Based on all that’s been reported, it looks like Safeway got a bit carried-away by its procedures. However: The woman’s excuses are that “back home” eating food prior to purchasing it and that if the clerks could see the sandwich wrappers, so could she. I doubt what the parents did is common “back home” and that even if so, those who do it don’t somehow forget to pay a few minutes later. Further blowing-up her story is that she noted that Safeway clerks could have just asked about the (apparently visible) sandwich packaging and charged them for it then. If empty wrappers were visible to Safeway employees, the wrappers were visible to her. Hence, it’s logical that hers and hubby’s “forgetfulness” was likely not unintentional, she and hubby just figured that they would get away with what they’d done.
IMHO, Safeway should not have apologized for busting these shoplifters. Yet Safeway could have been smarter in light of the administrative consequences of arresting a parent accompanying a minor child — of which they claimed no knowledge. But that’s a separate story: How is it that the “system” here in Hawaii can make a child disappear for up to three days?
Don’t be surprised if the result of this widely disseminated story is an increase in shoplifting by parents using their kids as unwitting accomplices. Why not walk out with jewelry, new shoes, clothing — or anything — assuming that having a minor child in tow gives one a get-out-of-jail-free pass?
The coverage this story got nationally and internationally make it clear how lightweight the mainstream media is.
The store did EXACTLY what they should have! They got off eventually but they need to know they will not get away with it so easily. This was just too blatant, as you say, and there is just way too much of this going around. Maikiki/Pali areas are loaded with thieves and some of them are very clever. The stores are dealing with these miscreants and the ones who are getting away are driving up our prices!
The good part of the media coverage is that people like this will see that our stores take no crap! The corporate office on the mainland was being nice in light of the media coverage but I would not expect the treatment of crooks to change anytime soon! I certainly hope not. They walked out with store property that they did NOT pay for. Period.
@tryHA…I’m a very proud parent who teaches my children to not walk out of a store without paying! If these past Safeway employees are going to post that they worked or work for Safeway, then they should know store protocols and policies for shoplifting, but maybe not if they held ” isle 2 has a spill on the floor” positions. No business in Hawaii should tolerate shoplifting and stealing. If you can tell me what grassroots and local business that would allow it, please let me know. I would love to recommend it to others who are struggling, so maybe they can get some freebies!

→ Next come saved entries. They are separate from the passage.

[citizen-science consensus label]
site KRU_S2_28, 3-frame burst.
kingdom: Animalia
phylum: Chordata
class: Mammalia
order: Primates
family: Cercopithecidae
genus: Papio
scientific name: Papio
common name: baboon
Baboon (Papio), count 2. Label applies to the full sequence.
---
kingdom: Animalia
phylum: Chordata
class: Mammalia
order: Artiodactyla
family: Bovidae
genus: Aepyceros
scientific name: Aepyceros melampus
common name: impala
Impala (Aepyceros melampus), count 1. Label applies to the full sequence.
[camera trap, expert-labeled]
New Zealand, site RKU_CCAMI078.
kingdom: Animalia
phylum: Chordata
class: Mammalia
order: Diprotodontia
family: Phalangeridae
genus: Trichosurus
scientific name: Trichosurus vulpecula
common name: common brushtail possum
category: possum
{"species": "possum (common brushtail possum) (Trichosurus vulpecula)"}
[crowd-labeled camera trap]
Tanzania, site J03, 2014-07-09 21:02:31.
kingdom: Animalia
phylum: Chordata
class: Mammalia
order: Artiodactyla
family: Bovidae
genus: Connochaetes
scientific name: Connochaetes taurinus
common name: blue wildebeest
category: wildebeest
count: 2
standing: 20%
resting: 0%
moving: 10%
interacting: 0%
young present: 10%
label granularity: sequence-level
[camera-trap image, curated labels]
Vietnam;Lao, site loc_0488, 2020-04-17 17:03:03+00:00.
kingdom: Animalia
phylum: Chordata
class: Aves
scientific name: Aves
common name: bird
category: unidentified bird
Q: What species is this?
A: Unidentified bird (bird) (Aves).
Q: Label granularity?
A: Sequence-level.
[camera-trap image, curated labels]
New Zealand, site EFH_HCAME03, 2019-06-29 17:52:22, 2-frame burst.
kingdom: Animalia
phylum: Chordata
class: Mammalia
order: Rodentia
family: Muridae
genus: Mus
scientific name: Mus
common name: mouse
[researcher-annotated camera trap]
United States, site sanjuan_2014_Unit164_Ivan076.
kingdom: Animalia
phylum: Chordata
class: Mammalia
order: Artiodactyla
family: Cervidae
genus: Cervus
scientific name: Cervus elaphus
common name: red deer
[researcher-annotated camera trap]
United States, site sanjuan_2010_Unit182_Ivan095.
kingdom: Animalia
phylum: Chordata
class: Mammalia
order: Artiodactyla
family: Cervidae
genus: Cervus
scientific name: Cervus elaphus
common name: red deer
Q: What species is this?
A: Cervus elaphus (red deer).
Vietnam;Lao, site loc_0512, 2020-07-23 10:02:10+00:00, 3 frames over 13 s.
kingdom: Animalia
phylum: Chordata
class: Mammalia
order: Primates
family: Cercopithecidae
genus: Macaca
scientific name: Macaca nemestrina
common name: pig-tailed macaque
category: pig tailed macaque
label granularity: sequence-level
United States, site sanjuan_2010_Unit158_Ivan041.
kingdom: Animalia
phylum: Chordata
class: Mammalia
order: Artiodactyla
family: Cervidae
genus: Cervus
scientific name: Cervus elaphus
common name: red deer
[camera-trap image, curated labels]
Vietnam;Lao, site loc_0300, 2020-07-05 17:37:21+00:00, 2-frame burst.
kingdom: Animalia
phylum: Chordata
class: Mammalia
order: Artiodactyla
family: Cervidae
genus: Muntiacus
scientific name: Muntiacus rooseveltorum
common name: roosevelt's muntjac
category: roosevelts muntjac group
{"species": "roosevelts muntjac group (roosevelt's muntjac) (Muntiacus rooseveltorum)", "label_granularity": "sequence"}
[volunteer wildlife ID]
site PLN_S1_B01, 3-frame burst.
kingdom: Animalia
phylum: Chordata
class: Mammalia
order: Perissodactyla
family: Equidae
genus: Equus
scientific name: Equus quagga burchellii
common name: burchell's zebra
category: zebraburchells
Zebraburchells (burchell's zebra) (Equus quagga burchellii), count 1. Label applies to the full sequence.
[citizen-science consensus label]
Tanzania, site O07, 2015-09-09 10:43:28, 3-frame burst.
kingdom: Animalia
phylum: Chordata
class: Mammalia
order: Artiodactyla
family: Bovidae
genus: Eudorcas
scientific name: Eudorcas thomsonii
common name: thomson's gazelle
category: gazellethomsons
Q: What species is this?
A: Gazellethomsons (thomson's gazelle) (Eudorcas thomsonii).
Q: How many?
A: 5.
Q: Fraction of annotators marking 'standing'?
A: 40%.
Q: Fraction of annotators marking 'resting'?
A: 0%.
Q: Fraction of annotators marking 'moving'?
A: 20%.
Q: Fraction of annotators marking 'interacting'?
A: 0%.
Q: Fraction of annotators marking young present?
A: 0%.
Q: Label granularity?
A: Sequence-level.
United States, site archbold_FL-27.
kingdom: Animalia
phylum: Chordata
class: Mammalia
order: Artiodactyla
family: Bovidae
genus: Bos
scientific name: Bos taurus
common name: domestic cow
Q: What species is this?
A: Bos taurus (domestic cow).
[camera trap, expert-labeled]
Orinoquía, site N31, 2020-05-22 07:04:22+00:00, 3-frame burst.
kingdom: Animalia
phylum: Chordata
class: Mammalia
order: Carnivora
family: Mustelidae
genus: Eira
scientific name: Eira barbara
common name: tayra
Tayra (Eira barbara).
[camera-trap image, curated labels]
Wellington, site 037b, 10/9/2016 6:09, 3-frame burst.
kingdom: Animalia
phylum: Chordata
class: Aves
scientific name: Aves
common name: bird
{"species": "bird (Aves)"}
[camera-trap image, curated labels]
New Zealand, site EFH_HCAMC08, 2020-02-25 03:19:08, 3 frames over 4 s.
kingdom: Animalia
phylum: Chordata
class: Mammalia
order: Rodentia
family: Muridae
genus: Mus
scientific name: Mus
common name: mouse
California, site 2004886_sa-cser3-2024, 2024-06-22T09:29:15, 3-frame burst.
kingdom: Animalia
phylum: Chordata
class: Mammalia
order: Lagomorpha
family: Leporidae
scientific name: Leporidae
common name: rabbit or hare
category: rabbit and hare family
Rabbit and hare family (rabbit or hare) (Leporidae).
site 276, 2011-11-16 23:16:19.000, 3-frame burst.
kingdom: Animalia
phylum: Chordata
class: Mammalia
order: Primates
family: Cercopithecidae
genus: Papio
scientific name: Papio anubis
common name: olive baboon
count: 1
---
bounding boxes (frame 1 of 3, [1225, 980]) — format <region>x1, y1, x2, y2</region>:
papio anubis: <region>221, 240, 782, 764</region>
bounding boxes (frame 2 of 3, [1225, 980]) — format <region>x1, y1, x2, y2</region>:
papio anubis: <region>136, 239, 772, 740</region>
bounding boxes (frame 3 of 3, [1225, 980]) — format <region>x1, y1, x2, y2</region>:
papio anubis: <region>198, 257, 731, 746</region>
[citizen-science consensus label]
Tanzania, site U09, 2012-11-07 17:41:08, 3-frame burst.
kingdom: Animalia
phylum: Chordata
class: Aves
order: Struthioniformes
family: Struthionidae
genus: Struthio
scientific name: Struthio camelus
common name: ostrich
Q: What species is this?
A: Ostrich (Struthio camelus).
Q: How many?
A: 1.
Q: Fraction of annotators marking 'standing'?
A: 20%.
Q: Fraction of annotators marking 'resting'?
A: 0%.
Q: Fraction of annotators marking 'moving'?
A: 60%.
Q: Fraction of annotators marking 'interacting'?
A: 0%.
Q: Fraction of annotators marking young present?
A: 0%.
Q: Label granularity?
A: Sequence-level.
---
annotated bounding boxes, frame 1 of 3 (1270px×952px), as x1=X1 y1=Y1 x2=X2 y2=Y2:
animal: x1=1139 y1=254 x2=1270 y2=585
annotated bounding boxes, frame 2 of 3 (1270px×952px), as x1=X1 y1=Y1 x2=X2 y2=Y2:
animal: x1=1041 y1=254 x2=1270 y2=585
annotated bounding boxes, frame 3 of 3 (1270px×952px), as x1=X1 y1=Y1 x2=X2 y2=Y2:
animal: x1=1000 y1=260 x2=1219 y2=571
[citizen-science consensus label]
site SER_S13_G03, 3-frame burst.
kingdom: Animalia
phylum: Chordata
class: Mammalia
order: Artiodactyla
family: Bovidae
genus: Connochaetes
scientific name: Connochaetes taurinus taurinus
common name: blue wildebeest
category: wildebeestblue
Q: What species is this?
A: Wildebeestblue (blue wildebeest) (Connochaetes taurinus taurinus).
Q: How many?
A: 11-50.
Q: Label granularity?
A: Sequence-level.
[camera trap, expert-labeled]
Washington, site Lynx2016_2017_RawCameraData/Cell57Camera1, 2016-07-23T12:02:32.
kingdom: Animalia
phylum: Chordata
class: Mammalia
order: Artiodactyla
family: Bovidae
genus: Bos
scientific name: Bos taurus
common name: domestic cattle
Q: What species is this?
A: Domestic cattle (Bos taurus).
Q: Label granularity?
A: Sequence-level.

Wow, do you guys have no empathy? It sounds to me like it was an honest mistake. And as soon as it was brought to their attention, they intended to pay.
If they were really trying to “steal” $5 worth of sandwiches, why would they hang onto the wrappers? Humans make mistakes. Haven’t you ever had a long day, been tired, and just “forgotten” something you intended to do? Have some compassion and give these people the benefit of the doubt.
Either way, guilty or not, this could have been handled MUCH better.